##### Working data #####

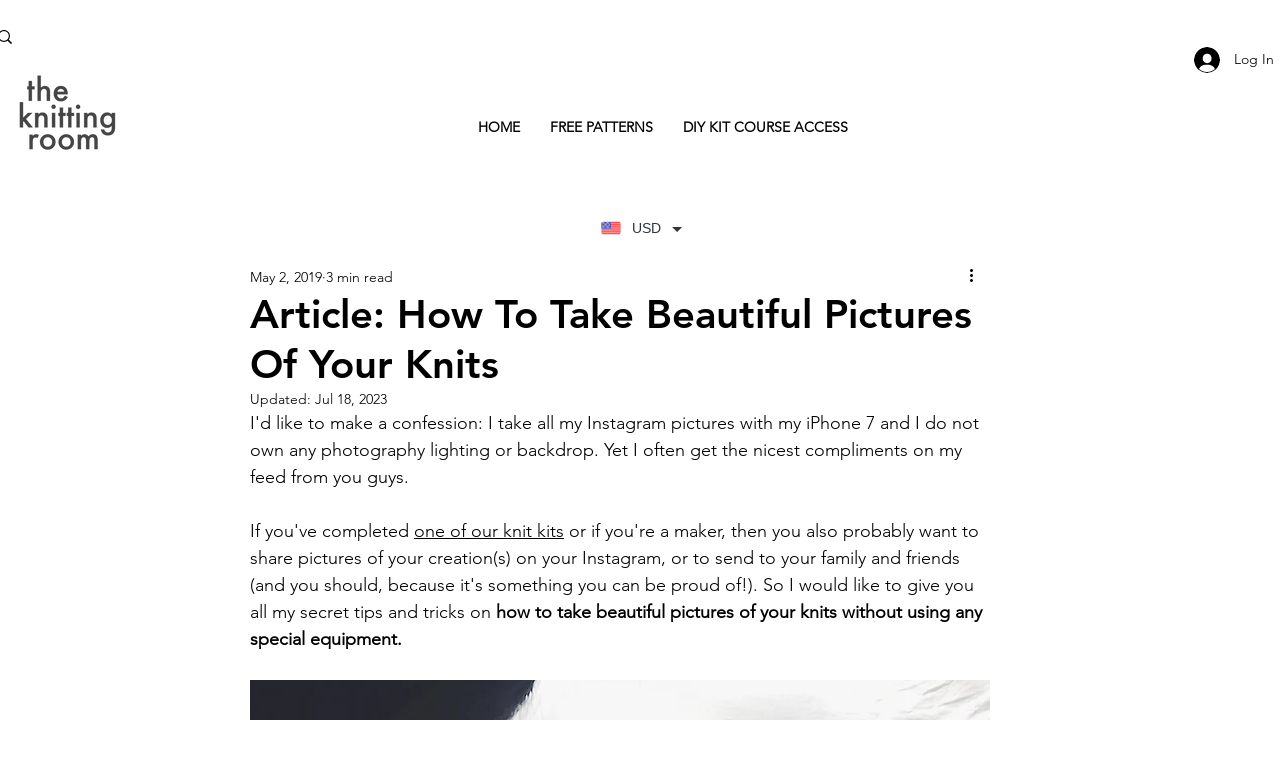

--- FILE ---
content_type: text/css; charset=utf-8
request_url: https://www.knittingroomhk.com/_serverless/pro-gallery-css-v4-server/layoutCss?ver=2&id=9djpd-not-scoped&items=4859_3024_3024%7C4737_3024_3024&container=2749.34375_740_300_720&options=gallerySizeType:px%7CenableInfiniteScroll:true%7CtitlePlacement:SHOW_ON_HOVER%7CimageMargin:20%7CisVertical:false%7CgridStyle:0%7CgalleryLayout:1%7CnumberOfImagesPerRow:3%7CgallerySizePx:300%7CcubeRatio:1%7CcubeType:fill%7CgalleryThumbnailsAlignment:bottom%7CthumbnailSpacings:0
body_size: -213
content:
#pro-gallery-9djpd-not-scoped [data-hook="item-container"][data-idx="0"].gallery-item-container{opacity: 1 !important;display: block !important;transition: opacity .2s ease !important;top: 0px !important;left: 0px !important;right: auto !important;height: 360px !important;width: 360px !important;} #pro-gallery-9djpd-not-scoped [data-hook="item-container"][data-idx="0"] .gallery-item-common-info-outer{height: 100% !important;} #pro-gallery-9djpd-not-scoped [data-hook="item-container"][data-idx="0"] .gallery-item-common-info{height: 100% !important;width: 100% !important;} #pro-gallery-9djpd-not-scoped [data-hook="item-container"][data-idx="0"] .gallery-item-wrapper{width: 360px !important;height: 360px !important;margin: 0 !important;} #pro-gallery-9djpd-not-scoped [data-hook="item-container"][data-idx="0"] .gallery-item-content{width: 360px !important;height: 360px !important;margin: 0px 0px !important;opacity: 1 !important;} #pro-gallery-9djpd-not-scoped [data-hook="item-container"][data-idx="0"] .gallery-item-hover{width: 360px !important;height: 360px !important;opacity: 1 !important;} #pro-gallery-9djpd-not-scoped [data-hook="item-container"][data-idx="0"] .item-hover-flex-container{width: 360px !important;height: 360px !important;margin: 0px 0px !important;opacity: 1 !important;} #pro-gallery-9djpd-not-scoped [data-hook="item-container"][data-idx="0"] .gallery-item-wrapper img{width: 100% !important;height: 100% !important;opacity: 1 !important;} #pro-gallery-9djpd-not-scoped [data-hook="item-container"][data-idx="1"].gallery-item-container{opacity: 1 !important;display: block !important;transition: opacity .2s ease !important;top: 0px !important;left: 380px !important;right: auto !important;height: 360px !important;width: 360px !important;} #pro-gallery-9djpd-not-scoped [data-hook="item-container"][data-idx="1"] .gallery-item-common-info-outer{height: 100% !important;} #pro-gallery-9djpd-not-scoped [data-hook="item-container"][data-idx="1"] .gallery-item-common-info{height: 100% !important;width: 100% !important;} #pro-gallery-9djpd-not-scoped [data-hook="item-container"][data-idx="1"] .gallery-item-wrapper{width: 360px !important;height: 360px !important;margin: 0 !important;} #pro-gallery-9djpd-not-scoped [data-hook="item-container"][data-idx="1"] .gallery-item-content{width: 360px !important;height: 360px !important;margin: 0px 0px !important;opacity: 1 !important;} #pro-gallery-9djpd-not-scoped [data-hook="item-container"][data-idx="1"] .gallery-item-hover{width: 360px !important;height: 360px !important;opacity: 1 !important;} #pro-gallery-9djpd-not-scoped [data-hook="item-container"][data-idx="1"] .item-hover-flex-container{width: 360px !important;height: 360px !important;margin: 0px 0px !important;opacity: 1 !important;} #pro-gallery-9djpd-not-scoped [data-hook="item-container"][data-idx="1"] .gallery-item-wrapper img{width: 100% !important;height: 100% !important;opacity: 1 !important;} #pro-gallery-9djpd-not-scoped .pro-gallery-prerender{height:360px !important;}#pro-gallery-9djpd-not-scoped {height:360px !important; width:740px !important;}#pro-gallery-9djpd-not-scoped .pro-gallery-margin-container {height:360px !important;}#pro-gallery-9djpd-not-scoped .pro-gallery {height:360px !important; width:740px !important;}#pro-gallery-9djpd-not-scoped .pro-gallery-parent-container {height:360px !important; width:760px !important;}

#####

# Directions for this task
Every line above should be returned exactly; the pictures stay out.

# Task output
--- FILE ---
content_type: text/css; charset=utf-8
request_url: https://www.knittingroomhk.com/_serverless/pro-gallery-css-v4-server/layoutCss?ver=2&id=9djpd-not-scoped&items=4859_3024_3024%7C4737_3024_3024&container=2749.34375_740_300_720&options=gallerySizeType:px%7CenableInfiniteScroll:true%7CtitlePlacement:SHOW_ON_HOVER%7CimageMargin:20%7CisVertical:false%7CgridStyle:0%7CgalleryLayout:1%7CnumberOfImagesPerRow:3%7CgallerySizePx:300%7CcubeRatio:1%7CcubeType:fill%7CgalleryThumbnailsAlignment:bottom%7CthumbnailSpacings:0
body_size: -213
content:
#pro-gallery-9djpd-not-scoped [data-hook="item-container"][data-idx="0"].gallery-item-container{opacity: 1 !important;display: block !important;transition: opacity .2s ease !important;top: 0px !important;left: 0px !important;right: auto !important;height: 360px !important;width: 360px !important;} #pro-gallery-9djpd-not-scoped [data-hook="item-container"][data-idx="0"] .gallery-item-common-info-outer{height: 100% !important;} #pro-gallery-9djpd-not-scoped [data-hook="item-container"][data-idx="0"] .gallery-item-common-info{height: 100% !important;width: 100% !important;} #pro-gallery-9djpd-not-scoped [data-hook="item-container"][data-idx="0"] .gallery-item-wrapper{width: 360px !important;height: 360px !important;margin: 0 !important;} #pro-gallery-9djpd-not-scoped [data-hook="item-container"][data-idx="0"] .gallery-item-content{width: 360px !important;height: 360px !important;margin: 0px 0px !important;opacity: 1 !important;} #pro-gallery-9djpd-not-scoped [data-hook="item-container"][data-idx="0"] .gallery-item-hover{width: 360px !important;height: 360px !important;opacity: 1 !important;} #pro-gallery-9djpd-not-scoped [data-hook="item-container"][data-idx="0"] .item-hover-flex-container{width: 360px !important;height: 360px !important;margin: 0px 0px !important;opacity: 1 !important;} #pro-gallery-9djpd-not-scoped [data-hook="item-container"][data-idx="0"] .gallery-item-wrapper img{width: 100% !important;height: 100% !important;opacity: 1 !important;} #pro-gallery-9djpd-not-scoped [data-hook="item-container"][data-idx="1"].gallery-item-container{opacity: 1 !important;display: block !important;transition: opacity .2s ease !important;top: 0px !important;left: 380px !important;right: auto !important;height: 360px !important;width: 360px !important;} #pro-gallery-9djpd-not-scoped [data-hook="item-container"][data-idx="1"] .gallery-item-common-info-outer{height: 100% !important;} #pro-gallery-9djpd-not-scoped [data-hook="item-container"][data-idx="1"] .gallery-item-common-info{height: 100% !important;width: 100% !important;} #pro-gallery-9djpd-not-scoped [data-hook="item-container"][data-idx="1"] .gallery-item-wrapper{width: 360px !important;height: 360px !important;margin: 0 !important;} #pro-gallery-9djpd-not-scoped [data-hook="item-container"][data-idx="1"] .gallery-item-content{width: 360px !important;height: 360px !important;margin: 0px 0px !important;opacity: 1 !important;} #pro-gallery-9djpd-not-scoped [data-hook="item-container"][data-idx="1"] .gallery-item-hover{width: 360px !important;height: 360px !important;opacity: 1 !important;} #pro-gallery-9djpd-not-scoped [data-hook="item-container"][data-idx="1"] .item-hover-flex-container{width: 360px !important;height: 360px !important;margin: 0px 0px !important;opacity: 1 !important;} #pro-gallery-9djpd-not-scoped [data-hook="item-container"][data-idx="1"] .gallery-item-wrapper img{width: 100% !important;height: 100% !important;opacity: 1 !important;} #pro-gallery-9djpd-not-scoped .pro-gallery-prerender{height:360px !important;}#pro-gallery-9djpd-not-scoped {height:360px !important; width:740px !important;}#pro-gallery-9djpd-not-scoped .pro-gallery-margin-container {height:360px !important;}#pro-gallery-9djpd-not-scoped .pro-gallery {height:360px !important; width:740px !important;}#pro-gallery-9djpd-not-scoped .pro-gallery-parent-container {height:360px !important; width:760px !important;}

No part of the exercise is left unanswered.